Compounding such rifts over external issues is a distinct political divide. The rise of democratic reform movements in Indonesia, Malaysia and even Thailand over the last 30 years has led to more frequent changes in national leadership.

As a result, the personal relationships that held ASEAN nations together under more authoritarian regimes have frayed. Some democratic leaders have begun to wonder why they need to spend so much time with tedious ASEAN meetings when their domestic constituents are more interested in social equality and food security than strengthening regional identity.

All this has made Southeast Asia more fragile and isolated than it appears. Great power leaders who once routinely attended regional summits now often skip them. The US and China prefer bilateral engagements during which they can press for alignment. While he will skip this month's ASEAN summit, US President Joe Biden will visit Vietnam right afterward, reportedly to sign a bilateral strategic partnership agreement.

ASEAN has lost its much-touted centrality and is frankly on life support as an autonomous multilateral platform, reflecting to some degree the decline of multilateralism globally.

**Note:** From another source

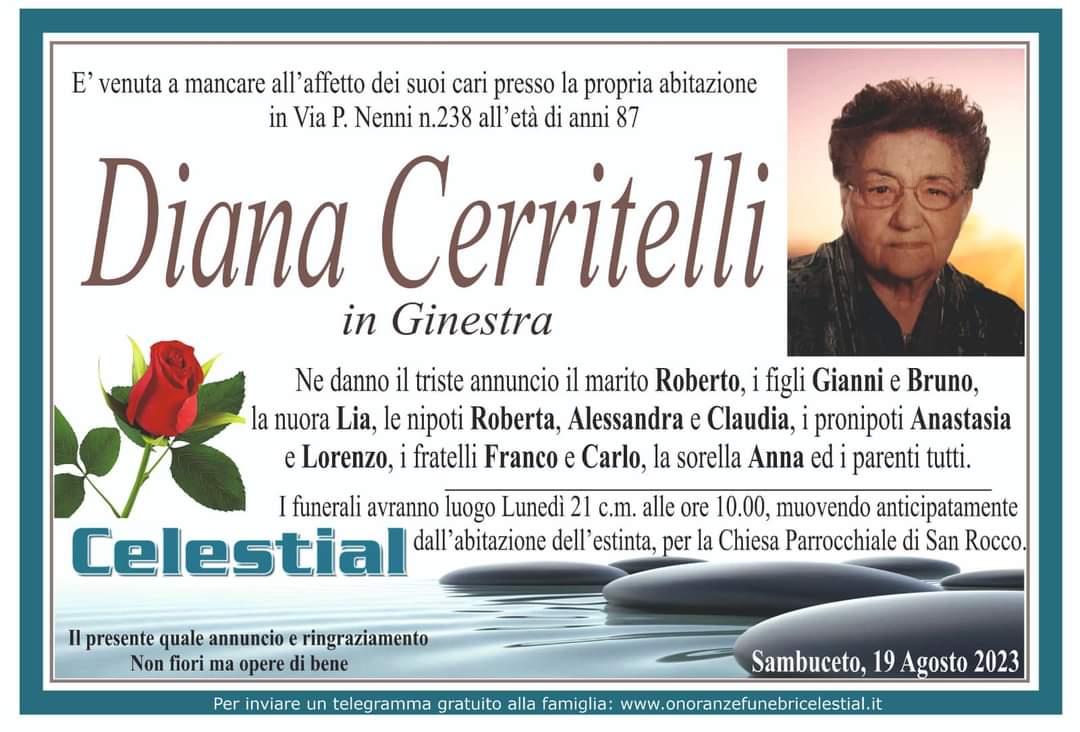 Diana Cerritelli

What can be done to revive effective multilateral cooperation and rescue the region from fracture by competing great powers and division by political dispute?

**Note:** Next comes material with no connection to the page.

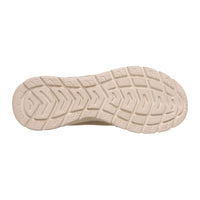 Skechers Fashion Fit 2.0 - Moonlight Glow 150384 Deportiva taupe con cuña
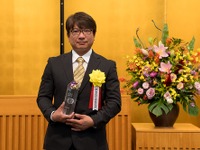 ホンダ、経済産業大臣表彰を受賞…二輪・四輪分野での国際標準化活動が評価 画像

Civil society has traditionally helped in quiet ways to build and sustain the sinews of connectivity in the region. Networks of academics and think tanks helped promote connections and address sensitivities among governments and offered regional policy ideas.

Many of those veteran scholars are now retired or deceased. The younger generation has not filled the void, in part because the rivalry of the great powers has polarized much of their ranks.

A possible new approach would be to launch a recovery process to help reconnect the 10 ASEAN states. This would involve identifying common challenges rather than relying on outdated institutionalized processes or weak mechanisms to manage conflicts and protect human rights.

There is clearly a need for cross-bloc dialogue about what can be done. A bottom-up approach could offer innovative ideas and help ease the acrimony that has built up over the past few years. Post-pandemic, there is an urgent need for more contact and understanding in a region vastly more challenged than it was even five years ago.

The US and China are locked in an epic, dangerous rivalry that treats Southeast Asia as a battleground, so they will not be of help. But midsized powers and traditional partners such as Australia, the EU and UK could support regional cohesion if they spent less time pushing Western values and seeding animosity toward China, which even if justified, generates further division.

Southeast Asian governments and their leaders could help by speaking with one voice on critical issues and maintaining traditional balancing approaches to great power competition. As things stand today, there is a real chance that the Philippines and China will come to blows over the Second Thomas Shoal.

That would bring the United States and China dangerously close to war. Will ASEAN leaders be able to combine and collaborate to prevent any crisis from escalating? Right now, that looks doubtful.